Il guerriero gorgogliò, incapace di proferire parola.
Pallido in volto continuava a fissare quella tetra figura sopra di sé,
terrorizzato ma incapace di staccare gli occhi da essa. Una lacrima gli scivolò
dal bordo dell'occhio e sparì tra la pelle del viso e l'elmo.
Eris si morse un labbro, il suo sguardo si fece più
affilato. Piegò le ali a guscio, a cingere il soldato, e in quello spazio
protetto gli si avvicinò come se volesse confidare un segreto a lui e a lui
solamente. «Desideri piangere, misero mortale? Temi a tal punto la venuta del
Dio Thanatos da frignare come una fanciulla? Non provi disgusto per la tua
persona?»
Il soldato sentì gli occhi riempirsi di lacrime. Gorgogliò
ancora, soffocato dal sangue che risaliva per la gola e tornava giù, in cavità dove non avrebbe dovuto
andare.
Eris si allontanò dal suo viso e chinò il capo, a guardare
il pugnale che chissà chi gli aveva conficcato nell'addome. Ne ammirò l'elsa
intarsiata, la sfiorò con le dita. «Bello questo pugnale... ottima manifattura.

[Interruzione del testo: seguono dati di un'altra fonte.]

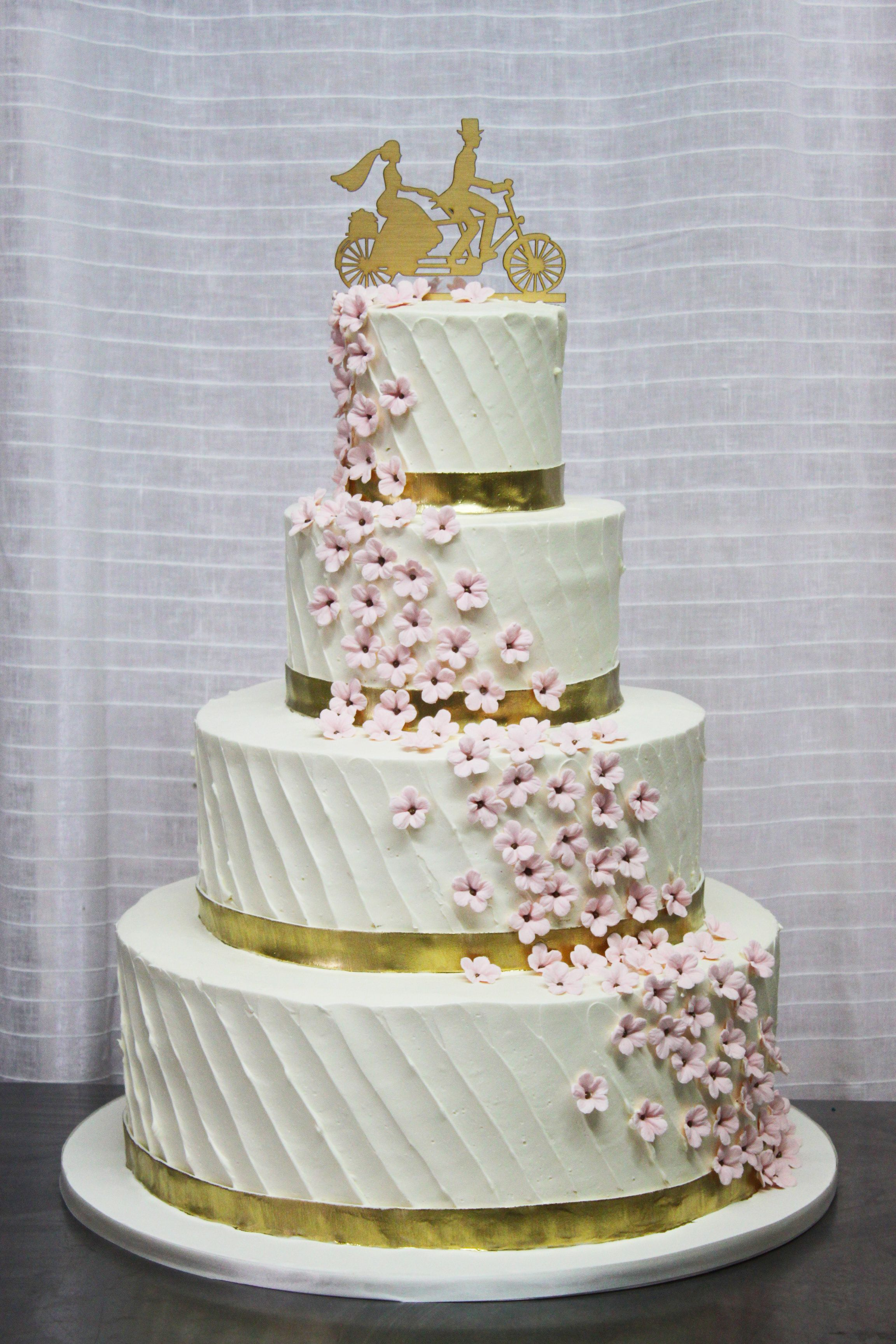 4 tier wedding cake frosted in a diagonal buttercream texture, with ...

Ti dispiace se quando crepi lo prendo?»
Il soldato non rispose, paralizzato dal terrore, ed Eris
sorrise di più, con più gusto ancora. «Lascia che ti aiuti. Così facciamo
prima...» sussurrò e con violenza spinse il pugnale a fondo.
Il guerriero scattò all'istante come folgorato, un grido gli
striscò fuori dalla bocca. Sollevò le braccia nel tentativo di afferrare il
pugnale ma le forze lo abbandonarono.
«Ares!» gridò di nuovo la Dea senza staccare gli occhi dallo
spartano. «Sbrigati! Vieni a vedere come piange questo vigliacco, prima che
muoia!»
Il Dio rivolse alla sorella un gesto stizzito, di chi non è
minimamente interessato. Si voltò, deciso ad andarsene.
Eris, intravedendolo con la coda dell'occhio, estrasse il
pugnale facendo di nuovo gemere il guerriero, e ancora lucido di sangue se lo
agganciò al cordino che le stringeva la lunga veste sui fianchi. «Te ne vai di
già?» domandò alzandosi in piedi.
«Sì.» Il Dio si passò il palmo della mano sulla fronte, ad
asciugare il sudore. «Sono stanco.»
«Femminuccia.»
«Taci» replicò secco, voltandosi di nuovo verso di
lei. «Sono io che da mattina a sera combatto e uccido sotto il sole senza un
attimo di tregua, mentre tu svolazzi allegramente qua e là come un gabbiano
molesto senza fare nulla di utile!»
Eris rise sguaiatamente, come se il fratello avesse appena
detto la battuta del secolo. «Oh, quanto sei stupido a pensare una cosa simile!
Il contributo che do alla causa è evidente. Senza di me al tuo fianco ti
saresti già fatto infilzare il didietro da cento ateniesi, quindi ringraziami!»
Ares sputò a terra e si passò il dorso della mano sulle
labbra. Con un cenno del capo indicò lo scudo e la lancia abbandonati a terra.
«Portameli in tenda» ordinò con tono autoritario. «Dai il tuo contributo alla
causa.»
«Scordatelo. Non sono la tua sguattera.»
Il Dio si voltò senza rispondere, privo com'era delle
energie e della voglia necessarie per tenere testa alle sciocche provocazioni
della sorella, e rapido si incamminò in direzione dell'accampamento degli
spartani.
La Dea, come se nulla fosse, riprese a sfilare e danzare di
nuovo tra i morti. «Ci vediamo in tenda!» gridò al fratello ormai lontano e
lui, con un cenno della mano, le fece capire che l'aveva udita.